* _Enunciado_: Di si cada afirmación concuerda con el fragmento sobre el Evangelio del XXI Domingo del Tiempo Ordinario y responde sí o no. Cita literalmente las palabras del fragmento que lo deciden. (a) El autor ya había escrito antes sobre el significado de este pasaje. (b) El autor percibe que hoy la salvación es una gran preocupación. (c) Quien le hace la pregunta a Jesús es un personaje con nombre propio.

---- Fragmento citado

Los pequeños sí caben

Sorprende que Lucas, el evangelista de la misericordia y la alegría, ponga en labios de Jesús palabras tan duras como las que leemos en el Evangelio de este XXI Domingo del Tiempo Ordinario. Hace tres años escribí ya sobre el significado de este fragmento. Hoy quiero hacerlo desde otra perspectiva. Todo comienza con una pregunta que le hace a Jesús un personaje anónimo (es decir, cualquiera de nosotros): “Señor, ¿son pocos los que se salvan?”. Esta es una pregunta que los seres humanos nos hemos hecho de diversas maneras a lo largo de la historia, a veces con tintes angustiosos. No percibo que hoy sea una gran preocupación. Se han invertido los términos. Da la impresión de que no es Dios quien tiene que salvarnos, sino que somos nosotros los que tenemos que “salvar” a Dios de un arrinconamiento imparable. ¡Tremenda paradoja! Muchos contemporáneos hacen suyas las palabras del cantante español Víctor Manuel: “Déjame en paz, que no me quiero salvar, que en el infierno no estoy tan mal”. Entiendo la rabia de estas palabras. Vivimos en un mundo en el que muchos (políticos, científicos, sociólogos, médicos, adivinos, etc.) quieren salvarnos del cáncer, de la depresión, del desempleo, del aburrimiento y hasta de la obesidad y la calvicie. Frente a tantos salvadores de medio pelo, es comprensible una reacción de hastío: “Déjame en paz”.

--------
---- Contenido de los datos

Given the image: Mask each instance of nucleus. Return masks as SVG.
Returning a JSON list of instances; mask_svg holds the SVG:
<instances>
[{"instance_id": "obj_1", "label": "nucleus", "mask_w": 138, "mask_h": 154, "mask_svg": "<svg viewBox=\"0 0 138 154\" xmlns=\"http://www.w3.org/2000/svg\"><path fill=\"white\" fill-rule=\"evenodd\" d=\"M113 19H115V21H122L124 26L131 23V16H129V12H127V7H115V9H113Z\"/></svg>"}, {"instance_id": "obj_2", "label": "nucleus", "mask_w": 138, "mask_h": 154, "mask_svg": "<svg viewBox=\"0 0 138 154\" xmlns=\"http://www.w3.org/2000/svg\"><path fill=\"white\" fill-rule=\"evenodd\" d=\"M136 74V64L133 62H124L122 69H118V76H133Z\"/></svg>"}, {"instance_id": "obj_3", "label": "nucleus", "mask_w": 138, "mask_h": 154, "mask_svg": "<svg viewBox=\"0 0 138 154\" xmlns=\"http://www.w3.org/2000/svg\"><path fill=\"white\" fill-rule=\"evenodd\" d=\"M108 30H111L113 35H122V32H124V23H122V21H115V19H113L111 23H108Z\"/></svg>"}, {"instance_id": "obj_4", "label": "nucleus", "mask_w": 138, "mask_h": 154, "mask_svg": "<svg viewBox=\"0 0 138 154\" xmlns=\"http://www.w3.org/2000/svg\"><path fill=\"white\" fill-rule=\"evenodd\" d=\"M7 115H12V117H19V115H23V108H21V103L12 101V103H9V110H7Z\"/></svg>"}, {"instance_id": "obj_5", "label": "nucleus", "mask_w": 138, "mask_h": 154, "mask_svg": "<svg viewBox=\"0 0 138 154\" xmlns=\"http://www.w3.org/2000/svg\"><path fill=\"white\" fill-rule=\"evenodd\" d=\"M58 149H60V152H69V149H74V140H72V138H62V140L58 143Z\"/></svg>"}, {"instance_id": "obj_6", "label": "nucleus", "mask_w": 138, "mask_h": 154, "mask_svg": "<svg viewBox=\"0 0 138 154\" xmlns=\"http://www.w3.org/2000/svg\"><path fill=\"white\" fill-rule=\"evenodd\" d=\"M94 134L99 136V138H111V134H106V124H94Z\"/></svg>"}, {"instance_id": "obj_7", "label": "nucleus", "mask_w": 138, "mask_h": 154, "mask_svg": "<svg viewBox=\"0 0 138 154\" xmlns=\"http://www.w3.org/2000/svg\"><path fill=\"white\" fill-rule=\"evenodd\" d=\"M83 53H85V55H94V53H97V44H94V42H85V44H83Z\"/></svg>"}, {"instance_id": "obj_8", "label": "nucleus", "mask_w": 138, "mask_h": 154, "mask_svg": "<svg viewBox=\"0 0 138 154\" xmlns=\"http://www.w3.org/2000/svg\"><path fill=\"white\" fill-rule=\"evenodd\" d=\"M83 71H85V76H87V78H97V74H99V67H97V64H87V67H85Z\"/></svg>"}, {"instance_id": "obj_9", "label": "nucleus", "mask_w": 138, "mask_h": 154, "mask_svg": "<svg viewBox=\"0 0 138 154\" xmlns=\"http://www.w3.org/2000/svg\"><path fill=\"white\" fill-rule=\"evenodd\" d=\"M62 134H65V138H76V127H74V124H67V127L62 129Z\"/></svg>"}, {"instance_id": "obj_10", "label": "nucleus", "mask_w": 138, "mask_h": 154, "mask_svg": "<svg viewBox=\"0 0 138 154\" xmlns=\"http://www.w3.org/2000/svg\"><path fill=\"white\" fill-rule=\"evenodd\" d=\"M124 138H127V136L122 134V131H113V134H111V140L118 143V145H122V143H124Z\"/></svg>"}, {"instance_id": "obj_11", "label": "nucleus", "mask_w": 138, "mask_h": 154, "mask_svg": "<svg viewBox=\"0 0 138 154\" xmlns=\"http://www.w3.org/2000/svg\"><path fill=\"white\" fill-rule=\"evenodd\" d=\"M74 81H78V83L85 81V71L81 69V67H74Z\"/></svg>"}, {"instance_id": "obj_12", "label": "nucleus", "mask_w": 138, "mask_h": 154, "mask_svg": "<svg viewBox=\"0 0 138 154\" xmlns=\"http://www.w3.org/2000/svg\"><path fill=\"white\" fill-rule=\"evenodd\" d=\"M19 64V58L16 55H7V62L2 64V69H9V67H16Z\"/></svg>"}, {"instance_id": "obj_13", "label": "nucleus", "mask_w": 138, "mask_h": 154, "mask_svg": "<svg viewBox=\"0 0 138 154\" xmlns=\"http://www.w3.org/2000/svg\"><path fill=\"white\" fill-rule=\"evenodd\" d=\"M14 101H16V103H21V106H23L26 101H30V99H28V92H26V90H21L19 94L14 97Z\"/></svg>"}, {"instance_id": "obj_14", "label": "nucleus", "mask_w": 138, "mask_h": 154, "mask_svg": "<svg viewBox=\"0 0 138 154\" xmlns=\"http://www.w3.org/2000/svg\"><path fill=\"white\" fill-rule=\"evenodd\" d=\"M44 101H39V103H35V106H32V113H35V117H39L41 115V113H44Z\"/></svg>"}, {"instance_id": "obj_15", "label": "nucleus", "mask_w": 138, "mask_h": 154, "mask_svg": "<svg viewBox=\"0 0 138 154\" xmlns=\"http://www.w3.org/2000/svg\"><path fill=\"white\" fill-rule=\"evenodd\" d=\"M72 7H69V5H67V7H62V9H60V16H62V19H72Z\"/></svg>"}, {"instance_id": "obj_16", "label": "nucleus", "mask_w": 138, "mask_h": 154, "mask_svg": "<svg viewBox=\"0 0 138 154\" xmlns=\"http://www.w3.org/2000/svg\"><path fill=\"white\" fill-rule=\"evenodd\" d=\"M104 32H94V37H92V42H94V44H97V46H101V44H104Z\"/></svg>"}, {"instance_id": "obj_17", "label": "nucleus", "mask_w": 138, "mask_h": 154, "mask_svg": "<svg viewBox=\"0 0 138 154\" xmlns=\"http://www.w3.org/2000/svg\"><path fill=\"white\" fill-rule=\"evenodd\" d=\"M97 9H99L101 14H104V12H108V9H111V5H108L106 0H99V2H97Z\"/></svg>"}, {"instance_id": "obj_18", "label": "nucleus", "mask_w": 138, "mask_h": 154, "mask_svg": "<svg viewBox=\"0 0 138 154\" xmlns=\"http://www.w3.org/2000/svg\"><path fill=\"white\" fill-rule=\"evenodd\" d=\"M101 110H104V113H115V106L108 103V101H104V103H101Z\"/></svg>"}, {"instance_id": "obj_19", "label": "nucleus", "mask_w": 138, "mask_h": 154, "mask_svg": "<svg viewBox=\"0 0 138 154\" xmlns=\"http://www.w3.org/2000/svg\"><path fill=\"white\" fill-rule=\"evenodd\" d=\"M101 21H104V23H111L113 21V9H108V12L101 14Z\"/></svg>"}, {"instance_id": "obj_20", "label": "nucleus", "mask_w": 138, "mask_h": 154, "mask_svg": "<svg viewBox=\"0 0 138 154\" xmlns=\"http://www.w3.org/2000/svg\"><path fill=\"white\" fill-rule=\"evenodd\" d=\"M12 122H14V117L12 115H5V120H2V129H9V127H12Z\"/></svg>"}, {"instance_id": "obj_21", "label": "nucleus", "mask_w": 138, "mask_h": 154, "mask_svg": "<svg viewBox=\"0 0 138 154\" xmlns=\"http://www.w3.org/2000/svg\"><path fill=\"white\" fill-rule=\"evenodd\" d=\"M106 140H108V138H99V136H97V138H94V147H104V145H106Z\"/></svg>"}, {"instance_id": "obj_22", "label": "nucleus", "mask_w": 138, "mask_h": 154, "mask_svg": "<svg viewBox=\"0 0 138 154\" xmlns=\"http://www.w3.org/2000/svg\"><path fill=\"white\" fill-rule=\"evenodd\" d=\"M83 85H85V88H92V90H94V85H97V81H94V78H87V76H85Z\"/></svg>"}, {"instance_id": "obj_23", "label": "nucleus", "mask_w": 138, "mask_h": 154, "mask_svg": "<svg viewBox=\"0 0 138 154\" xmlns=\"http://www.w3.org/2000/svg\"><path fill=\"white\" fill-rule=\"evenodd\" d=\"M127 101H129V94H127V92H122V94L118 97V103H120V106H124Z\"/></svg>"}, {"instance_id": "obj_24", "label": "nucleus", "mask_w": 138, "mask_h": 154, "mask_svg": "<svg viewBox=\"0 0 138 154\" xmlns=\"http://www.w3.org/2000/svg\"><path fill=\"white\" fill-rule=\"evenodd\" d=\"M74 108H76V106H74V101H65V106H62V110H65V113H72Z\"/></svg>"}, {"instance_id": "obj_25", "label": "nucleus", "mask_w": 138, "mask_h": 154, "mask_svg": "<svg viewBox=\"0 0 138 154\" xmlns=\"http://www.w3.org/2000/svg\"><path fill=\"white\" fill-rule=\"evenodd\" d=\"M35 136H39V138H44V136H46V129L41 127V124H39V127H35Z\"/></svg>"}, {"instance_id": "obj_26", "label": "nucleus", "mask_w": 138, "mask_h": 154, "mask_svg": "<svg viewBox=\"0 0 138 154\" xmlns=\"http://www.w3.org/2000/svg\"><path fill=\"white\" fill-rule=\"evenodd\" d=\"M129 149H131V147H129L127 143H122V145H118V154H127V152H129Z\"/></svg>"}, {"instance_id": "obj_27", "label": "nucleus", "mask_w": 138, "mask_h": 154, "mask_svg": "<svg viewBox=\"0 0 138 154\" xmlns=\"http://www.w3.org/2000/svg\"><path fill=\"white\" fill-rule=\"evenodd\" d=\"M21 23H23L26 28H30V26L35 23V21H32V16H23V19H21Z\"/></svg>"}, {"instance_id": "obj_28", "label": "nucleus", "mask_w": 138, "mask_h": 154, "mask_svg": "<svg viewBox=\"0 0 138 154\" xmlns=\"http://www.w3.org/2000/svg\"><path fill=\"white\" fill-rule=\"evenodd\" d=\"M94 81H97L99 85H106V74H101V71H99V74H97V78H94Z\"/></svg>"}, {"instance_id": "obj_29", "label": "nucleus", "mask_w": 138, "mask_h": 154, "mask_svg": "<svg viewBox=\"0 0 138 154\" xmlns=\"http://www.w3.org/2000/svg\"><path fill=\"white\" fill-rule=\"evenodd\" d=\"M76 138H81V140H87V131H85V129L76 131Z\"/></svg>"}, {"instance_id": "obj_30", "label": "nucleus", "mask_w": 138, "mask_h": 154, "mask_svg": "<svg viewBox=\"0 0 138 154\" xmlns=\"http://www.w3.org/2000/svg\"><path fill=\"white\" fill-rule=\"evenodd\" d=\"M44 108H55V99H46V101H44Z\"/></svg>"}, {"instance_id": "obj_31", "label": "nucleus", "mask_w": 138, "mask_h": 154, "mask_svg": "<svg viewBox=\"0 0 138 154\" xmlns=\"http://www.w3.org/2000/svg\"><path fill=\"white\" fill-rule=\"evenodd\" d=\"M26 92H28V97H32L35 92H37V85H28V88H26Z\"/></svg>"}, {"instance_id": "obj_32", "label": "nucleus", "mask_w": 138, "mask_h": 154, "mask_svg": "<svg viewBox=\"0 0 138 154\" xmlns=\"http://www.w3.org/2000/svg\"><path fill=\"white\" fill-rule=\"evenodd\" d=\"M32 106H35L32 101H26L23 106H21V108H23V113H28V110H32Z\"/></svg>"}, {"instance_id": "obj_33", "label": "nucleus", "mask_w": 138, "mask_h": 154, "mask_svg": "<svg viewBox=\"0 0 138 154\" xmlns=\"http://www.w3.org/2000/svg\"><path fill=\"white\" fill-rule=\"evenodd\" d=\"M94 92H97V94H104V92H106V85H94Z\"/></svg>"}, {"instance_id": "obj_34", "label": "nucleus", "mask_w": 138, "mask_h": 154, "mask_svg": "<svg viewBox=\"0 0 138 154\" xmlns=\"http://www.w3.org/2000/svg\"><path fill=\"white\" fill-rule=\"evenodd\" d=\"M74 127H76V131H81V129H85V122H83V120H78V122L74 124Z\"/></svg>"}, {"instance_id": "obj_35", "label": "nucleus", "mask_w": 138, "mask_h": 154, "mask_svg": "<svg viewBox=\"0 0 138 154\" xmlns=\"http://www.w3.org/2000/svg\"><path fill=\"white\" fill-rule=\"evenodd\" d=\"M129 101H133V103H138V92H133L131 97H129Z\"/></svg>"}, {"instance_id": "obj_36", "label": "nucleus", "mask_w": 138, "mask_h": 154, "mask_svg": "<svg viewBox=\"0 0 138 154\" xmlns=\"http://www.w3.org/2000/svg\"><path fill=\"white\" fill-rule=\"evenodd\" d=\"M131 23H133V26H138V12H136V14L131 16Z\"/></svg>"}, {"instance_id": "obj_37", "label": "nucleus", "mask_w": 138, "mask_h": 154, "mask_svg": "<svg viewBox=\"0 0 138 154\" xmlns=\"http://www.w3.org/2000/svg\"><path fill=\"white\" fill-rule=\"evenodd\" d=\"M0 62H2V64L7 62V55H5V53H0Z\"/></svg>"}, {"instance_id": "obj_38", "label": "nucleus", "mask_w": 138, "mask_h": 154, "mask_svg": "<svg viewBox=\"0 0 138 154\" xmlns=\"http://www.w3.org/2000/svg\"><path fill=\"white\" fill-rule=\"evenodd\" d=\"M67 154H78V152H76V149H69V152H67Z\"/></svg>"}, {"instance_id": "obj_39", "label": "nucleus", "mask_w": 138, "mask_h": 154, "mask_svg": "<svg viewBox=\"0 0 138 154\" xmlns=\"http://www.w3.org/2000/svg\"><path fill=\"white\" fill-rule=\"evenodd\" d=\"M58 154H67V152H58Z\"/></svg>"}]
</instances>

--------

* _Resultado_:
(a) Sí: "Hace tres años escribí ya sobre el significado de este fragmento."
(b) No: "No percibo que hoy sea una gran preocupación."
(c) No: "una pregunta que le hace a Jesús un personaje anónimo"